For the long-term health of the institution it’s best to build an endowment to support recurring costs, so we continue to seek gifts that help endow scholarships, professorships and other important activities. Currently, however, we’re somewhat fortunate because our endowment contributes less to our overall operating budget than is the case for some of our peers. At Northwestern, only about 18 percent of our operating budget is funded by endowment earnings. By contrast, some peer universities rely on their endowments for upwards of 50 percent of their budgets. Relying less on the endowment and more on other revenue sources, particularly tuition, has been a disadvantage to us when endowments were earning high rates of return. But at a time when endowments are plunging in value and earnings dropping precipitously, the fact that we’re less dependent on the endowment for funding day-to-day operating expenses has actually made things more manageable.
Nevertheless, Northwestern, like many other institutions, has had to work hard to maintain sufficient operating cash. We have been able to do so through careful management of our resources and borrowing at favorable rates (the key rating agencies, Moody’s, Standard & Poor’s and Fitch, confirmed their Aaa ratings on a recent University bond offering). We have also secured additional lines of credit as a backstop in case these financial pressures continue.
Alumni, parents and friends continue to provide philanthropic support to the University, although we do not expect our fundraising efforts to result in the level of success we’ve experienced in recent years. Philanthropy is declining across the country; at Northwestern it has declined slightly in the first half of our fiscal year. Our hope is that our supporters will continue to make the University a priority during this period.
Applications for admission are up in almost all undergraduate, graduate and professional schools – but that isn’t likely to translate into additional tuition revenue. We simply do not have the capacity in most of our programs to add students, nor do we want to do so, as it would change the nature of a Northwestern education. In addition, we expect that both the number of students needing financial aid, and the amount of assistance they will require are likely to increase. That’s why we’re planning the 10 percent increase in our undergraduate financial aid budget next year, along with increases in aid for other programs. The increase in applications means that we are attracting some of the best students in the country, thereby demonstrating that, even in difficult economic times, the value of a Northwestern degree remains high.

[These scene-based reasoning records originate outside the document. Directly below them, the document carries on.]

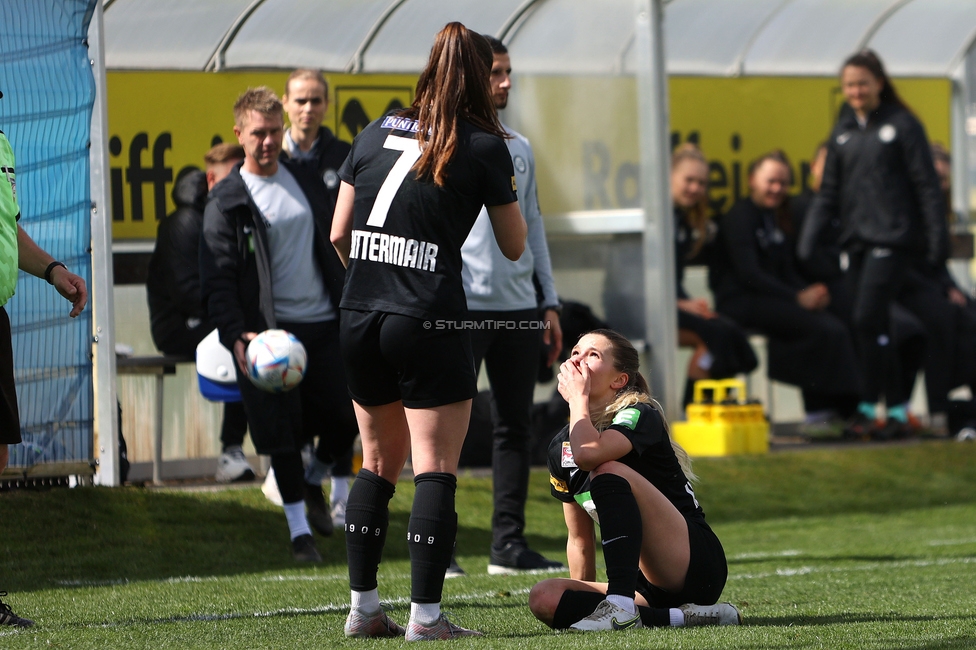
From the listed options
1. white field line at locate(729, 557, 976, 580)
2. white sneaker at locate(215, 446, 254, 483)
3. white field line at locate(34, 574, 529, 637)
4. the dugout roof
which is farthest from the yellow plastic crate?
white field line at locate(34, 574, 529, 637)

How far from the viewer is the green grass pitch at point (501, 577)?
14.4ft

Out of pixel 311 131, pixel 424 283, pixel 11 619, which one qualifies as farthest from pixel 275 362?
pixel 424 283

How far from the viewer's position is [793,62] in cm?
1235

The major economic upheaval that we’re now experiencing understandably creates feelings of uneasiness. We cannot control the economic forces that are now sweeping the world. But we can consider thoughtfully the potential impacts of those forces and plan appropriately. I assure you that we’re doing just that. In its 158-year history, Northwestern University has weathered some very difficult economic times, from the lean years following its founding to the dot-com bust and aftermath of 9/11 earlier this decade. Through all of those times, the University has remained a citadel of teaching, research and scholarship. With prudent financial management and your assistance, I am confident that Northwestern will continue to be a leader in the academic community and a financially secure institution.